» Exercise
Copy out all of the material below, character for character, without changing anything.

» Extracted entries
--- start ---

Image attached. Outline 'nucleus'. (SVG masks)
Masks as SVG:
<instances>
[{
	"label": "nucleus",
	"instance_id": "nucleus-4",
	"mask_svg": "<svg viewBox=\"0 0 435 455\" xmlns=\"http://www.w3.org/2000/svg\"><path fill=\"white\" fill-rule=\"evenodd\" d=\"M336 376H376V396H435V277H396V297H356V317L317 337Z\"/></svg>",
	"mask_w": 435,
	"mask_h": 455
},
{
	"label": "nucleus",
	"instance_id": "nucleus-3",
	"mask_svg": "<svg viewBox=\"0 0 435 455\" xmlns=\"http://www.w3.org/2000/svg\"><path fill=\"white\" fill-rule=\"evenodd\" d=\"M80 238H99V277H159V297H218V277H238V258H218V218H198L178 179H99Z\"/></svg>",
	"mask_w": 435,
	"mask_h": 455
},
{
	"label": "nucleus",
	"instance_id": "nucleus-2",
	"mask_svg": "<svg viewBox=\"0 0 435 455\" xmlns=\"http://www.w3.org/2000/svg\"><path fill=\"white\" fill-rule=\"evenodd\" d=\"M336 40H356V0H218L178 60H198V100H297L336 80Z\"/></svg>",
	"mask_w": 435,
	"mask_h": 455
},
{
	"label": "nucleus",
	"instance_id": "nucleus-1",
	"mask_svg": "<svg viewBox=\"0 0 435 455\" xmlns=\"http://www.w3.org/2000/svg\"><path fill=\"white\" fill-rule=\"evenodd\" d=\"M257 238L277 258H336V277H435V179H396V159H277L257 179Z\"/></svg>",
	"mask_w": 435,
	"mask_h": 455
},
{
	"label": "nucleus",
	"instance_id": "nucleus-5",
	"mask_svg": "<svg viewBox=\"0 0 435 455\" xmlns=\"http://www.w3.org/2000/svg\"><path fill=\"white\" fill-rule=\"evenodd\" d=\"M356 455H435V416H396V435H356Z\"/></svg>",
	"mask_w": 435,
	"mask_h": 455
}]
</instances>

--- end ---

» Finished answer
Image attached. Outline 'nucleus'. (SVG masks)
Masks as SVG:
<instances>
[{
	"label": "nucleus",
	"instance_id": "nucleus-4",
	"mask_svg": "<svg viewBox=\"0 0 435 455\" xmlns=\"http://www.w3.org/2000/svg\"><path fill=\"white\" fill-rule=\"evenodd\" d=\"M336 376H376V396H435V277H396V297H356V317L317 337Z\"/></svg>",
	"mask_w": 435,
	"mask_h": 455
},
{
	"label": "nucleus",
	"instance_id": "nucleus-3",
	"mask_svg": "<svg viewBox=\"0 0 435 455\" xmlns=\"http://www.w3.org/2000/svg\"><path fill=\"white\" fill-rule=\"evenodd\" d=\"M80 238H99V277H159V297H218V277H238V258H218V218H198L178 179H99Z\"/></svg>",
	"mask_w": 435,
	"mask_h": 455
},
{
	"label": "nucleus",
	"instance_id": "nucleus-2",
	"mask_svg": "<svg viewBox=\"0 0 435 455\" xmlns=\"http://www.w3.org/2000/svg\"><path fill=\"white\" fill-rule=\"evenodd\" d=\"M336 40H356V0H218L178 60H198V100H297L336 80Z\"/></svg>",
	"mask_w": 435,
	"mask_h": 455
},
{
	"label": "nucleus",
	"instance_id": "nucleus-1",
	"mask_svg": "<svg viewBox=\"0 0 435 455\" xmlns=\"http://www.w3.org/2000/svg\"><path fill=\"white\" fill-rule=\"evenodd\" d=\"M257 238L277 258H336V277H435V179H396V159H277L257 179Z\"/></svg>",
	"mask_w": 435,
	"mask_h": 455
},
{
	"label": "nucleus",
	"instance_id": "nucleus-5",
	"mask_svg": "<svg viewBox=\"0 0 435 455\" xmlns=\"http://www.w3.org/2000/svg\"><path fill=\"white\" fill-rule=\"evenodd\" d=\"M356 455H435V416H396V435H356Z\"/></svg>",
	"mask_w": 435,
	"mask_h": 455
}]
</instances>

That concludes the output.